Parental Appointment
of a Guardian for Minor
Pursuant to section 5202 of the Estates and Protected Individuals Code
the parent of a minor may appoint by will or by another writing signed
by the parent and attested by at least 2 witnesses a guardian of an unmarried
minor. This is a good reason in and of itself for parents of minor
children to have a will or such other writing since it can avoid a possible
bitter court battle over who should be appointed guardian of a minor child.
A testamentary appointment (by will) becomes effective upon filing the
guardian's acceptance in the court in which the will is probated if before
acceptance both parents are dead or the surviving parent is adjudged legally
incapacitated. An appointment by a nontestamentary nominating instrument
(other writing) becomes effective upon filing the guardian's acceptance
in the court at the place where the minor resides or is present.
It is important to note that a parent can not will custody of a minor to
another if the minor's other parent survives and is not legally incapacitated.

Material supplied
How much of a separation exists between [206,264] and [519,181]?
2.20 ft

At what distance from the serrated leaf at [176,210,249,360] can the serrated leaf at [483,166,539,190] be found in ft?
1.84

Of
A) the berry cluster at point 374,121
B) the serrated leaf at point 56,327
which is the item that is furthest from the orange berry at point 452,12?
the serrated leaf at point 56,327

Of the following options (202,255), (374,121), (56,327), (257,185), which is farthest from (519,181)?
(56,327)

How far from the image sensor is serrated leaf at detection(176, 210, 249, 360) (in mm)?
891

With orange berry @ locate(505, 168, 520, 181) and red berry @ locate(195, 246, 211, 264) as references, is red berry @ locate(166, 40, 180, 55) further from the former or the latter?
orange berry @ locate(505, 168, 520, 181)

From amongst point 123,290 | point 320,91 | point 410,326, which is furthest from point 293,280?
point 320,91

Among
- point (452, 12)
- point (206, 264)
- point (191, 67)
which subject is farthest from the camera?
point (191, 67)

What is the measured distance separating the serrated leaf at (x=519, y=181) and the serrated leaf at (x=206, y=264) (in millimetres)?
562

Required work
**A)** For each statement marked (i), (ii) and (iii), say yes or no to whether it agrees with the guardian appointment text, and quote the exact words of the text that decide it.
(i) A guardian appointed by will takes effect once the guardian's acceptance is filed in the court where the will is probated, if both parents are dead before that acceptance.
(ii) An appointment made by a nontestamentary nominating instrument takes effect once the guardian's acceptance is filed in the court where the parent resided.
(iii) A parent may will custody of a minor to another person even when the minor's other parent survives and is not legally incapacitated.
**B)** Resume the guardian appointment text after its last sentence and carry it on.
None of the material is needed for this work.

Task results
**A)**
(i) Yes: "A testamentary appointment (by will) becomes effective upon filing the guardian's acceptance in the court in which the will is probated if before acceptance both parents are dead"
(ii) No: "becomes effective upon filing the guardian's acceptance in the court at the place where the minor resides or is present"
(iii) No: "a parent can not will custody of a minor to another if the minor's other parent survives and is not legally incapacitated"

**B)**
Often, a divorced parent is under the mistaken belief that they can use
this procedure to keep the child away from the non custodial parent after
their death. If both parents are dead or adjudged incapacitated,
an effective appointment by the parent who died or was adjudged incapacitated
later has priority. Michigan recognizes a testamentary appointment
effected by filing the guardian's acceptance under a will probated in another
state which is the testator's domicile.
Upon acceptance of appointment, the guardian shall pursuant to Michigan
Court Rule (MCR) 5.125(C)(20) give written notice of acceptance to:
1. the minor, if 14 years of age or older,
2. the person having the minor's care, and
3. each grandparent and the adult presumptive heirs of the minor..
A minor of 14 years of age or older may prevent an appointment of a
guardian by parental appointment from becoming effective, or may cause
a previously accepted appointment to terminate by filing with the court
in which the nominating instrument is filed a written objection to the
appointment before it is accepted or within 28 days after its acceptance.
An objection may be withdrawn. An objection does not preclude appointment
by the court in a proper proceeding of the testamentary nominee or any
other suitable person.
A guardian, who is appointed by will or nontestamentary nominating instrument
whose appointment is not prevented by the minor filing an objection, has
priority over a guardian who may be appointed by the court. The court
may proceed with an appointment upon a finding that the parental appointed
guardian has failed to accept the appointment within 28 days after notice
of the guardianship proceeding. MCL 700.5204(4).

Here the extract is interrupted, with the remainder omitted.